**WHAT YOU NEED TO DO:**
(a) In the forum thread about a dog not eating, which medication does Yaichi's Mom ask whether Phoebe might have been given too much of?
(b) For each statement, say whether it agrees with the forum thread about a dog not eating. Answer yes or no and quote the deciding words from the thread. (i) LynnC suggests hand feeding Phoebe some of her favorite foods. (ii) Pilgrim123 says an emergency vet has access to stronger painkillers. (iii) Yaichi's Mom says she is formally medically trained.
(c) Return word for word the part of the forum thread about a dog not eating that runs from "I am no expert" to "up and walk?".

**SELECTED EXCERPT:**
########################################

# Not eating - sign of the end?



## LynnC (Nov 14, 2015)

Poor Phoebe  . Maybe you can call an emergency veterinary clinic and ask about the medication dosage?? Also try hand feeding some of her favorite foods?? Anything that she really enjoys. I hope she feels better tomorrow. Good luck.


----------



## Pilgrim123 (Jul 26, 2014)

Do you have an emergency vet anywhere near you? If you can, it may be a good idea to see them. You never know, she may have an infection or something that can be treated. If nothing else, they have access to stronger painkillers that will keep her comfortable until you see your own vet. 
(It's a horrible time, isn't it, when you know your dog is nearing the end, but you can't quite see where the end is. Making that sort of decision is one of the hardest things I've ever done. Take care.)


----------



## Yaichi's Mom (Jul 21, 2012)

I am so very sorry to read this.....you must be almost frantic with worry.

It becomes so difficult when our precious older golds are struggling.

I am no expert or am I formally medically trained,

I can only share what I would do.

First check your precious Phoebe's gums ....are they pink or are they pale to white/grey? 

Is it possible that you have given her too much Tramadol?

Check her abdomen...is it normal and flat relative to weight or does it seem swollen and distended?

Is she mobile when you ask her to be? In other words can/will she get up and walk?

If her gums are pale and/or her abdomen is swollen I would get her to a veterinary ER right away.

I am so sorry that you are facing this...praying for a positive outcome for you both...hugs...


----------



## iGirl (Oct 5, 2009)

########################################

Collected data:
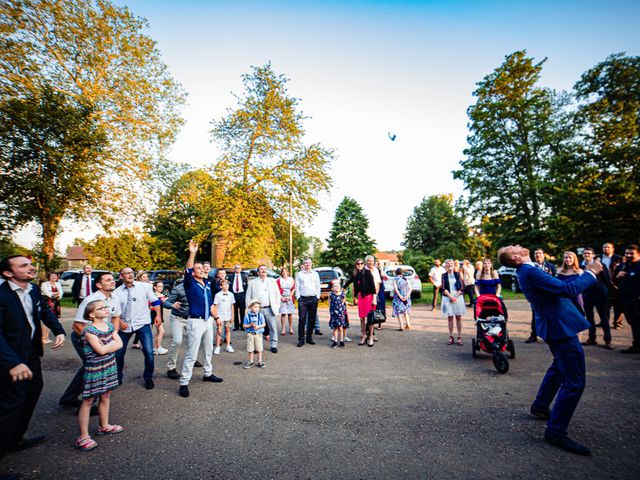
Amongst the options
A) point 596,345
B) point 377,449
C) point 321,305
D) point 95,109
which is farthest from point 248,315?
point 95,109

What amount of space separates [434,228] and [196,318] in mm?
45034

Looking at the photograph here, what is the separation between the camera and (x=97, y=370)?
345 centimetres

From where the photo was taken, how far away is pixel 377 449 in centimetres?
320

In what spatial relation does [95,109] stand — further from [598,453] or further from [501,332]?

########################################

**SOLUTIONS BY TASK:**
(a) Tramadol.

(b)
(i) Yes: "Also try hand feeding some of her favorite foods??"
(ii) Yes: "they have access to stronger painkillers that will keep her comfortable until you see your own vet."
(iii) No: "I am no expert or am I formally medically trained,"

(c)
I am no expert or am I formally medically trained,

I can only share what I would do.

First check your precious Phoebe's gums ....are they pink or are they pale to white/grey? 

Is it possible that you have given her too much Tramadol?

Check her abdomen...is it normal and flat relative to weight or does it seem swollen and distended?

Is she mobile when you ask her to be? In other words can/will she get up and walk?